Saved data entries

★ ★ ★ ★

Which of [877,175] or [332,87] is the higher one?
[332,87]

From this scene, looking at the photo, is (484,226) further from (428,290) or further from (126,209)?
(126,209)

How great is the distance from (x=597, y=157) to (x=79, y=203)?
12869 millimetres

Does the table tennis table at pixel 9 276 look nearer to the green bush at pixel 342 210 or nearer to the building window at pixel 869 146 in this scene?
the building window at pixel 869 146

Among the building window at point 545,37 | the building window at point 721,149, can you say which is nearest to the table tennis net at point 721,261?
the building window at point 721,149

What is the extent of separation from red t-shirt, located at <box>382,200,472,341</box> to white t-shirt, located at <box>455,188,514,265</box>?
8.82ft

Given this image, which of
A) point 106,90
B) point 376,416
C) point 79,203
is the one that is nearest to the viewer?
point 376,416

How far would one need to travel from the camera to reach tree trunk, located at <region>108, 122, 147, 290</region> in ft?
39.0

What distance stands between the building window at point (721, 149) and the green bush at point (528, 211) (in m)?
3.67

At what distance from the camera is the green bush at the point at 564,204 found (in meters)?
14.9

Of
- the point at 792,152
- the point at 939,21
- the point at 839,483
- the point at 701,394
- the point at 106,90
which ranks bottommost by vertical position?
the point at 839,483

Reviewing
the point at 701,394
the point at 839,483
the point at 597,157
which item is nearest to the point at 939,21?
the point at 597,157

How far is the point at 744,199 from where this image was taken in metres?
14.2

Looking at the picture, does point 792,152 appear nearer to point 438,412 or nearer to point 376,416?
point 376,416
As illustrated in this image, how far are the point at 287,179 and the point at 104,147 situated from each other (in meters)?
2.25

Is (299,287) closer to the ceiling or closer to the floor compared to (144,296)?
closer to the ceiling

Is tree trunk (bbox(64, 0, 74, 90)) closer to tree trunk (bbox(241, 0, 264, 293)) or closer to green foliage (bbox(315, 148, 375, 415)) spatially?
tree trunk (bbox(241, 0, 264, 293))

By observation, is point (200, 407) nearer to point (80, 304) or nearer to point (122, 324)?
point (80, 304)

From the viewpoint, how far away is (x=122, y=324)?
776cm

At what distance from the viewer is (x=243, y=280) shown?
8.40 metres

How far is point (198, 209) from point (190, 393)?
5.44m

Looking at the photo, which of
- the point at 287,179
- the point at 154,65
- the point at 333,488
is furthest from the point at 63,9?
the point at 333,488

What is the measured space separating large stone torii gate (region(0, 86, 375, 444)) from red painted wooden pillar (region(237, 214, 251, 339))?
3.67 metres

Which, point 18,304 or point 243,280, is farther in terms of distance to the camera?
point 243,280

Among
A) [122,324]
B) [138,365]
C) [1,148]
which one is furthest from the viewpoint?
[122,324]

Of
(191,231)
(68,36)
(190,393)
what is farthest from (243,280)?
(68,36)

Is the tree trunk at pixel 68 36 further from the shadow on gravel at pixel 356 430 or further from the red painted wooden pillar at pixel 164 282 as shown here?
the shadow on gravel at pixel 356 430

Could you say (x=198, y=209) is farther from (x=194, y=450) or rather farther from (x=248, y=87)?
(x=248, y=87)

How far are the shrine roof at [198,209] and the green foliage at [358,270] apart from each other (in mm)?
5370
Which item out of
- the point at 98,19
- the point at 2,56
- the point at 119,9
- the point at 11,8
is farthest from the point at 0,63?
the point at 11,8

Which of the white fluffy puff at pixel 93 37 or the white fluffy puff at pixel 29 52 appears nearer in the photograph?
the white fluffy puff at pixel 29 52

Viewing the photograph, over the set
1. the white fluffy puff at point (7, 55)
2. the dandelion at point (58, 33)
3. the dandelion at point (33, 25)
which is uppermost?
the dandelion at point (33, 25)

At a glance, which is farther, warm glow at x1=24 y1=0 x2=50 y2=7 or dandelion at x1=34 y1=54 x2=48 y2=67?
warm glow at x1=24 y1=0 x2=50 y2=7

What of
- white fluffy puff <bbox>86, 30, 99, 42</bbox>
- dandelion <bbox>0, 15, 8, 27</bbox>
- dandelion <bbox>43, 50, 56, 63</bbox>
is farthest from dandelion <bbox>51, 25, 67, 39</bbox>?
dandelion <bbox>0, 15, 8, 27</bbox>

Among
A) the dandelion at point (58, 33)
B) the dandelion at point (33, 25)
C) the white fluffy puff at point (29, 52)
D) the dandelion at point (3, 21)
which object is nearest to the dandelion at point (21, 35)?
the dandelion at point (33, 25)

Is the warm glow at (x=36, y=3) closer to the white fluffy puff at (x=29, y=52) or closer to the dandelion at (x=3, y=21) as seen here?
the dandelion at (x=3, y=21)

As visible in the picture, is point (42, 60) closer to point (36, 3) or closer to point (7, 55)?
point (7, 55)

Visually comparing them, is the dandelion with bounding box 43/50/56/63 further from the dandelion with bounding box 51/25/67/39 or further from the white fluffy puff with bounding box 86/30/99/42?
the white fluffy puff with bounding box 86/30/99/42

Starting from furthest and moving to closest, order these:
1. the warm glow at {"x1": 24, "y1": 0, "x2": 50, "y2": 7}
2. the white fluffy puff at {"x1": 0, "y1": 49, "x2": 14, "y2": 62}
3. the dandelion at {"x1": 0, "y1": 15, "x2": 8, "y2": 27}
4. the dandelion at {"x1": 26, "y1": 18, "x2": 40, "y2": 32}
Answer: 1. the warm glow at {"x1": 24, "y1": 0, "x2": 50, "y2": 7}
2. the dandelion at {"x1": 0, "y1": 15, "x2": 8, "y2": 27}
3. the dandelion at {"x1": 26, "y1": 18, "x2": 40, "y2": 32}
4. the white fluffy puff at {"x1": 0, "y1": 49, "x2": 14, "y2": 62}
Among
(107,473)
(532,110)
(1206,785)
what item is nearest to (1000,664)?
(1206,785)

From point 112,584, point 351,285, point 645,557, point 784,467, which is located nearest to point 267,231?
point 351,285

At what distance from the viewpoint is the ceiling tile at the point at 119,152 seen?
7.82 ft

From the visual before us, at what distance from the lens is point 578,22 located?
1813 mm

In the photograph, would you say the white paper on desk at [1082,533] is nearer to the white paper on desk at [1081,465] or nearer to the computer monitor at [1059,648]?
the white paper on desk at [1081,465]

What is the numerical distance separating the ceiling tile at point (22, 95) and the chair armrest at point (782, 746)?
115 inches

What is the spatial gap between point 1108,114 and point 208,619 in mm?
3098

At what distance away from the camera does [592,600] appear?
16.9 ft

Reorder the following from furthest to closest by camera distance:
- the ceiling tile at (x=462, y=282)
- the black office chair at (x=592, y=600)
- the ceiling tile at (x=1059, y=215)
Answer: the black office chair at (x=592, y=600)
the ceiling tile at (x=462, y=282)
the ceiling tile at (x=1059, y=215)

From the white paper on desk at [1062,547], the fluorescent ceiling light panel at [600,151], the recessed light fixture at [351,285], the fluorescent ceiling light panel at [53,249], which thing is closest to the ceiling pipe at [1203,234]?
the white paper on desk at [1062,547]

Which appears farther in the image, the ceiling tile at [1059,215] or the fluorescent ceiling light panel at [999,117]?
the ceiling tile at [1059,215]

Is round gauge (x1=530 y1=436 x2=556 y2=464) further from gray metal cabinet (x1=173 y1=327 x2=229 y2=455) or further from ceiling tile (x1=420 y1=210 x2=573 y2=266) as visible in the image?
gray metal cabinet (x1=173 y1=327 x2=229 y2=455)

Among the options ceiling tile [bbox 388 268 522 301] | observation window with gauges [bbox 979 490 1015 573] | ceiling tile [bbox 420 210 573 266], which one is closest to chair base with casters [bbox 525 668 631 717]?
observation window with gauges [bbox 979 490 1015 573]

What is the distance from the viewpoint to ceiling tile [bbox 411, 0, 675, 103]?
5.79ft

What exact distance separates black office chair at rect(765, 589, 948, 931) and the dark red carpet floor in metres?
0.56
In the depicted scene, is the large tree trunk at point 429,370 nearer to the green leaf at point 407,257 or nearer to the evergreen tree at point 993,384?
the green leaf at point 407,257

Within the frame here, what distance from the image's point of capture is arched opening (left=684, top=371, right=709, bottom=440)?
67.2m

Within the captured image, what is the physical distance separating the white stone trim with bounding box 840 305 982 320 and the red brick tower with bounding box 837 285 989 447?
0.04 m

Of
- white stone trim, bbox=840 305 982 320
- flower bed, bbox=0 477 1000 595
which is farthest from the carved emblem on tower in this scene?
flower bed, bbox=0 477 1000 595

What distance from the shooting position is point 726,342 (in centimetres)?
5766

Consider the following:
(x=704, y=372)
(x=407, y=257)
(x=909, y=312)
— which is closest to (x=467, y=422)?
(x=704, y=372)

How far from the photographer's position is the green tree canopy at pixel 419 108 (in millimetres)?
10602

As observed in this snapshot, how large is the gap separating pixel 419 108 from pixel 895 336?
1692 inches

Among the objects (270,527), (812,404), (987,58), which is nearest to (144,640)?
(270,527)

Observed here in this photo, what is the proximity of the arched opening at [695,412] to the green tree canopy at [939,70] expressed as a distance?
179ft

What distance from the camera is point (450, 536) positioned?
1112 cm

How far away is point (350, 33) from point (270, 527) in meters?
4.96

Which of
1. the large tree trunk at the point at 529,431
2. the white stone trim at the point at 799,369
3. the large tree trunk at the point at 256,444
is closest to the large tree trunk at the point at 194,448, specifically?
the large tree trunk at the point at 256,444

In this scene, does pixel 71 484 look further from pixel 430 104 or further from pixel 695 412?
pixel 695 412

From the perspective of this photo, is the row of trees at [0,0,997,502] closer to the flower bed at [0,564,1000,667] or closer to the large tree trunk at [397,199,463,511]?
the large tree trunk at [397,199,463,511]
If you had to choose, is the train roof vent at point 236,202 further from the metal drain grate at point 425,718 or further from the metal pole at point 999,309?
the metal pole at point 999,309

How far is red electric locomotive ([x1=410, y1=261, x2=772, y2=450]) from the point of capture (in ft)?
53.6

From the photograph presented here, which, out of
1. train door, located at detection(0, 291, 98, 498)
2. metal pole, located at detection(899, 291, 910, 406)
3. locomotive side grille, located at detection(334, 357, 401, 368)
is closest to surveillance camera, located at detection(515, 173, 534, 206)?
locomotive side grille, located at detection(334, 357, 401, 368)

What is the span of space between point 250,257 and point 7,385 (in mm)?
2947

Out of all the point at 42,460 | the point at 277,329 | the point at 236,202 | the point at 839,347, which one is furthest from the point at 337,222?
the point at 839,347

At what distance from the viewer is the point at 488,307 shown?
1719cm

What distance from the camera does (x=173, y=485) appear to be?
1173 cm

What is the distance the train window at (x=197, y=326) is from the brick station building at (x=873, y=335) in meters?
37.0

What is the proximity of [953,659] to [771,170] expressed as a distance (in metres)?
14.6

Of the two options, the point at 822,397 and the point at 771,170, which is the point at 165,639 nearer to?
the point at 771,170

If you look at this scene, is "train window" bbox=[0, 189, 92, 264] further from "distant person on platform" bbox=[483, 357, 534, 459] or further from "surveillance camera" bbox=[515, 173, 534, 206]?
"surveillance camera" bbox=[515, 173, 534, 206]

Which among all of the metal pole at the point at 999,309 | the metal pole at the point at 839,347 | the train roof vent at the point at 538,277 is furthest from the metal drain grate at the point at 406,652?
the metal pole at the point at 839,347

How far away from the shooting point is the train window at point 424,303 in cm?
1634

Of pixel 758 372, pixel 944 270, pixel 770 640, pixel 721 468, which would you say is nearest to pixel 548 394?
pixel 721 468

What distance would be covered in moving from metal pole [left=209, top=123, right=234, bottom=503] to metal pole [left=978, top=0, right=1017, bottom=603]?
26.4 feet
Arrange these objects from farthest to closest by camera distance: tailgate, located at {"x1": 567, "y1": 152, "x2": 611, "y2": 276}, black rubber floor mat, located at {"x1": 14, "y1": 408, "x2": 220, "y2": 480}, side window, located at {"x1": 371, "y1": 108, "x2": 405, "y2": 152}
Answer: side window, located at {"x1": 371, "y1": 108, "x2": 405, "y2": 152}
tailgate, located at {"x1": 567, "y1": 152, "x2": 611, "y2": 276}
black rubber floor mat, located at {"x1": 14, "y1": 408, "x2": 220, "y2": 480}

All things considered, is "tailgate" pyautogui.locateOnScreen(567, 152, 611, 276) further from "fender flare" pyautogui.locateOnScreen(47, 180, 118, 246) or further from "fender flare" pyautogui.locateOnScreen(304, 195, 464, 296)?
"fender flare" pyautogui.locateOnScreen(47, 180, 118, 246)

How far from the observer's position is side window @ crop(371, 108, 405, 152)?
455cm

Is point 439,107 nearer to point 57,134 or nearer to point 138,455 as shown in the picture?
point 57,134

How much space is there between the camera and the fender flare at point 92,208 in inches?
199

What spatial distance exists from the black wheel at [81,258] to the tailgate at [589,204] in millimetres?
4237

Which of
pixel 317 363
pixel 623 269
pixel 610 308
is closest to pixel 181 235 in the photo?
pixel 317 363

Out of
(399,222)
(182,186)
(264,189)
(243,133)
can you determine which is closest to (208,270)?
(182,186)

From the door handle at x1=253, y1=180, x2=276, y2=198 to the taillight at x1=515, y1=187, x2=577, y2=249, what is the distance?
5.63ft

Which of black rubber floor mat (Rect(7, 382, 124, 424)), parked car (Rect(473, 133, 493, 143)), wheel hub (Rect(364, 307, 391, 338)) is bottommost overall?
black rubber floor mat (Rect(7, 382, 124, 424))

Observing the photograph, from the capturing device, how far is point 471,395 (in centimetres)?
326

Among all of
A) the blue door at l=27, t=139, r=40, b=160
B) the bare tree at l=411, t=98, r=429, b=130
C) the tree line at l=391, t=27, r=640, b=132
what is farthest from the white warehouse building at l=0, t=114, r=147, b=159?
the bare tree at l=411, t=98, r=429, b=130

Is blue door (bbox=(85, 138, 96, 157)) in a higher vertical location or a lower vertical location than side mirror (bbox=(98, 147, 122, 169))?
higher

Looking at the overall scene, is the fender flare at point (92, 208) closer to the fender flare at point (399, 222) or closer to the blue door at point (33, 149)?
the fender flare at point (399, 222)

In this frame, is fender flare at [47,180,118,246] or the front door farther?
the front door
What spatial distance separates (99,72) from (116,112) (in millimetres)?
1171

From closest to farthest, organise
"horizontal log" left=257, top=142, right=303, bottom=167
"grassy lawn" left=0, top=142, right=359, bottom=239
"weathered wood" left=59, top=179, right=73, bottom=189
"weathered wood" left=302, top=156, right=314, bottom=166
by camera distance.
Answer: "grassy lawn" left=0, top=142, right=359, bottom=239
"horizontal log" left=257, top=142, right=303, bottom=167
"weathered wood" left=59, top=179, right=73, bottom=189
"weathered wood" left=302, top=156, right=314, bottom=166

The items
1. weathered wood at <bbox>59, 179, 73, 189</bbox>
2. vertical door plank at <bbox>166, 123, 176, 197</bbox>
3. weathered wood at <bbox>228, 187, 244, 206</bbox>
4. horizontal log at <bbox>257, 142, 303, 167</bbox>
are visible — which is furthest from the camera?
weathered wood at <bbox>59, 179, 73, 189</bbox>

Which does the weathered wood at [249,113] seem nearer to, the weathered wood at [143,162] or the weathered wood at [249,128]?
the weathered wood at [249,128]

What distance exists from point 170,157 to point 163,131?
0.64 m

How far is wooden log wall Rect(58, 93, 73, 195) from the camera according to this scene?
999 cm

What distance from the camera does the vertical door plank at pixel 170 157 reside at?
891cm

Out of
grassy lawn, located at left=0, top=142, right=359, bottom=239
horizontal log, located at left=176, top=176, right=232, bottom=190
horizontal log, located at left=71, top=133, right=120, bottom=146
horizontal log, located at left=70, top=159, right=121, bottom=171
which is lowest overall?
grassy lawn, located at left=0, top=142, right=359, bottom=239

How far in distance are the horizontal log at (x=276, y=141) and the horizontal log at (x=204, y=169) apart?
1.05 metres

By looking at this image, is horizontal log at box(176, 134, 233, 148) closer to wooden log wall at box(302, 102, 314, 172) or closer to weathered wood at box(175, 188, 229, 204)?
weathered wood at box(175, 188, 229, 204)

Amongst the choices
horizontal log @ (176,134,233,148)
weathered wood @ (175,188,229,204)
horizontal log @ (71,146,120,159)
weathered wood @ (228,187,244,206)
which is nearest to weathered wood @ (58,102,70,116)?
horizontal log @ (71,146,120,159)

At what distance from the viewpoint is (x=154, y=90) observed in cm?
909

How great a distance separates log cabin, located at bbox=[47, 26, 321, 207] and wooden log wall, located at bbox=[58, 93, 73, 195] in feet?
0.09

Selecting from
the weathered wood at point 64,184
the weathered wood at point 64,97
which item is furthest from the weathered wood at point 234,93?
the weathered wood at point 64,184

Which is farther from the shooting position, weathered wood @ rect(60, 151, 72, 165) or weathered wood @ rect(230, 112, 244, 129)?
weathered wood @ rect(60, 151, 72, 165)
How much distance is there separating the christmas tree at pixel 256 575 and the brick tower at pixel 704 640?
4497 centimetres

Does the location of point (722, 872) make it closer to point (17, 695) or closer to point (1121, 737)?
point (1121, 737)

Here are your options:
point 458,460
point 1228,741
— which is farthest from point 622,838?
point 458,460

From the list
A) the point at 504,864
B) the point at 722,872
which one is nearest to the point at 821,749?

★ ★ ★ ★

* Direction: All lines from the one containing "How far in distance" through the final line of the listing above are to be reproduced exactly; include both and add nothing.

* Completed task:
How far in distance are the horizontal log at (x=276, y=141) and the horizontal log at (x=204, y=169) apart?
1.05 metres

By looking at this image, is horizontal log at box(176, 134, 233, 148) closer to wooden log wall at box(302, 102, 314, 172) or closer to weathered wood at box(175, 188, 229, 204)?
weathered wood at box(175, 188, 229, 204)

Amongst the choices
horizontal log @ (176,134,233,148)
weathered wood @ (175,188,229,204)
horizontal log @ (71,146,120,159)
weathered wood @ (228,187,244,206)
which is nearest to weathered wood @ (58,102,70,116)?
horizontal log @ (71,146,120,159)

At what distance from the viewpoint is (x=154, y=90) observed in cm?
909

How great a distance separates log cabin, located at bbox=[47, 26, 321, 207] and wooden log wall, located at bbox=[58, 93, 73, 195] in feet?
0.09

Selecting from
the weathered wood at point 64,184
the weathered wood at point 64,97
which item is furthest from the weathered wood at point 234,93?
the weathered wood at point 64,184

Which is farther from the shooting position, weathered wood @ rect(60, 151, 72, 165) or weathered wood @ rect(230, 112, 244, 129)?
weathered wood @ rect(60, 151, 72, 165)
How much distance is there separating the christmas tree at pixel 256 575 and the brick tower at pixel 704 640?
4497 centimetres

Does the location of point (722, 872) make it closer to point (17, 695) or closer to point (1121, 737)?
point (1121, 737)

Here are your options:
point 458,460
point 1228,741
— which is farthest from point 622,838?
point 458,460

From the list
A) the point at 504,864
B) the point at 722,872
which one is nearest to the point at 821,749?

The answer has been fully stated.